Task statement: Set down word for word the stretch from the line containing "Out of the objects" through the end of the entries below.
--- BEGIN Data listing ---
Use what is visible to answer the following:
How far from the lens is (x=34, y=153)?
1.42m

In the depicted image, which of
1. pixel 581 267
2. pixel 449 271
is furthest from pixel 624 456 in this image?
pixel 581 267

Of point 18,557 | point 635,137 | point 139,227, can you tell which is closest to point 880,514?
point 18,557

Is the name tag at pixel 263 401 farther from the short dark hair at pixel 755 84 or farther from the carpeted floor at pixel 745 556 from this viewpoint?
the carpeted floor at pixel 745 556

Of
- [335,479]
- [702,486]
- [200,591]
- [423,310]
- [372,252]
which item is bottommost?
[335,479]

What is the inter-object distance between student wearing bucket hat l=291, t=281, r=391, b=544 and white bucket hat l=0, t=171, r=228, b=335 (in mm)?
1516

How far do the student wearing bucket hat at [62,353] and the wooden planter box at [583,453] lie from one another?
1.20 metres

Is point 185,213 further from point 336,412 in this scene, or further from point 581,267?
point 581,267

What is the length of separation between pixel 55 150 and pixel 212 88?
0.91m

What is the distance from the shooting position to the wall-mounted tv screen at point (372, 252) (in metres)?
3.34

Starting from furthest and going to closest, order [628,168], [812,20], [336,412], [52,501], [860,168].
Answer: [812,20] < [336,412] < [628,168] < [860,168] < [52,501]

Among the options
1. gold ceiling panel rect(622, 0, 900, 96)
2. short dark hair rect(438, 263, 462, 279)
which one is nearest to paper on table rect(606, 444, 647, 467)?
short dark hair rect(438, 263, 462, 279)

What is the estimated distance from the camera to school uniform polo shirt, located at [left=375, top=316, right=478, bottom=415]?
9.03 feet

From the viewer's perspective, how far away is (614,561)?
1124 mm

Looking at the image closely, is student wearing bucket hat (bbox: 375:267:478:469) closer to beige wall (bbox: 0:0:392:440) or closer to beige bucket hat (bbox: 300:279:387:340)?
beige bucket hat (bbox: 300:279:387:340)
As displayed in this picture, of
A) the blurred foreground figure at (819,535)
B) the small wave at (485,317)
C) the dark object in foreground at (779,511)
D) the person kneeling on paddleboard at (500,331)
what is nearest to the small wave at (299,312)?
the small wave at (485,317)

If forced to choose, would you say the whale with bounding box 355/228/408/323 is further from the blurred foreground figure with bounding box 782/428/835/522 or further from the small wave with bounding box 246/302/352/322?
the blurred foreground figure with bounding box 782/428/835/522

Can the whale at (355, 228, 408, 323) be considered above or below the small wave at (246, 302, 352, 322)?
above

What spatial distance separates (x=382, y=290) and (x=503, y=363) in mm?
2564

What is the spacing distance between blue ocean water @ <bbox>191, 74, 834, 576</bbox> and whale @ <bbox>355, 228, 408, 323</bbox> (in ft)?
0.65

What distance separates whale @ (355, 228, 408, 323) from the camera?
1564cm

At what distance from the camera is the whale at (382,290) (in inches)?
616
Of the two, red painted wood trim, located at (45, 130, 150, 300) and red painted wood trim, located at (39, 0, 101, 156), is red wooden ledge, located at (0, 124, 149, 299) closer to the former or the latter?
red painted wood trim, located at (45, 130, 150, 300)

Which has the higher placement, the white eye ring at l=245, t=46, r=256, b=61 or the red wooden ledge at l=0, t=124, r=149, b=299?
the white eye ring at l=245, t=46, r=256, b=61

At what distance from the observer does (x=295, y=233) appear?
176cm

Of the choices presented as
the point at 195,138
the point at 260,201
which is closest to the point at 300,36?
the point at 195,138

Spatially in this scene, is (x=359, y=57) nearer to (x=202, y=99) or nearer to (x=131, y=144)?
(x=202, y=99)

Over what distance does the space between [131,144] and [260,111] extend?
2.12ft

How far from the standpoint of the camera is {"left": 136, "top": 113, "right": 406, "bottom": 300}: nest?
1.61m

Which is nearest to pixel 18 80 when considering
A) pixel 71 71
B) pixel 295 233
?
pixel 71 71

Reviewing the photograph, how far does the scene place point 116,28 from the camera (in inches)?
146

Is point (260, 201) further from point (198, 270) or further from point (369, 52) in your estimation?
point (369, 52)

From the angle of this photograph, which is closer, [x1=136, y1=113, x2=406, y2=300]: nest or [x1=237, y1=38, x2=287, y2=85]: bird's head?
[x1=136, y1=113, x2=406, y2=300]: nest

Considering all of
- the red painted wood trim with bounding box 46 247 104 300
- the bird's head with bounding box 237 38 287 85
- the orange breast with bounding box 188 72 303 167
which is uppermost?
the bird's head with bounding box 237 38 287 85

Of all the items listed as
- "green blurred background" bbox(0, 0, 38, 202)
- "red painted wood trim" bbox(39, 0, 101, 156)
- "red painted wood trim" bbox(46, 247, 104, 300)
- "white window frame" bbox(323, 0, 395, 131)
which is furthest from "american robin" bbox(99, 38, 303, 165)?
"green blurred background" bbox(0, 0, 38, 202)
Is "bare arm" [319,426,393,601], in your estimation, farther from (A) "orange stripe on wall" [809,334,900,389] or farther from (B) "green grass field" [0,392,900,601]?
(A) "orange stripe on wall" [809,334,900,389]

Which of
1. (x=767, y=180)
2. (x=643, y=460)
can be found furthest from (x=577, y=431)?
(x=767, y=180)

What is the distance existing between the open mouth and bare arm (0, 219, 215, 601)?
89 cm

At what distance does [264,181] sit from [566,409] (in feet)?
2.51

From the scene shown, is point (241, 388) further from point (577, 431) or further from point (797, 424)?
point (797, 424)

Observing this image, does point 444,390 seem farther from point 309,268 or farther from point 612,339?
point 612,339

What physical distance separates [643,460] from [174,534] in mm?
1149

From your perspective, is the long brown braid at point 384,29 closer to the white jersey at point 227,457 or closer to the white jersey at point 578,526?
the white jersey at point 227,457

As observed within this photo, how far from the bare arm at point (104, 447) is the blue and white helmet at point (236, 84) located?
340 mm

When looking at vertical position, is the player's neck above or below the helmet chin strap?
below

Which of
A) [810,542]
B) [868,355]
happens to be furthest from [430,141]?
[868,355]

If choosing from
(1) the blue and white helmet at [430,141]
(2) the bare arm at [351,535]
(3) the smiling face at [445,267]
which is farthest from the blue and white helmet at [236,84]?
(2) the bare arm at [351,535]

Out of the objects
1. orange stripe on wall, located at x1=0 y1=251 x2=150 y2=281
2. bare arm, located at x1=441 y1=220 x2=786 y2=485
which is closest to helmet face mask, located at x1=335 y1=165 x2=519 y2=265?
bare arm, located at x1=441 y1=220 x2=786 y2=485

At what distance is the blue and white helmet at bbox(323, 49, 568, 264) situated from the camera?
--- END Data listing ---
Finished task:
Out of the objects
1. orange stripe on wall, located at x1=0 y1=251 x2=150 y2=281
2. bare arm, located at x1=441 y1=220 x2=786 y2=485
which is closest to helmet face mask, located at x1=335 y1=165 x2=519 y2=265?
bare arm, located at x1=441 y1=220 x2=786 y2=485

At what distance is the blue and white helmet at bbox(323, 49, 568, 264) situated from the camera?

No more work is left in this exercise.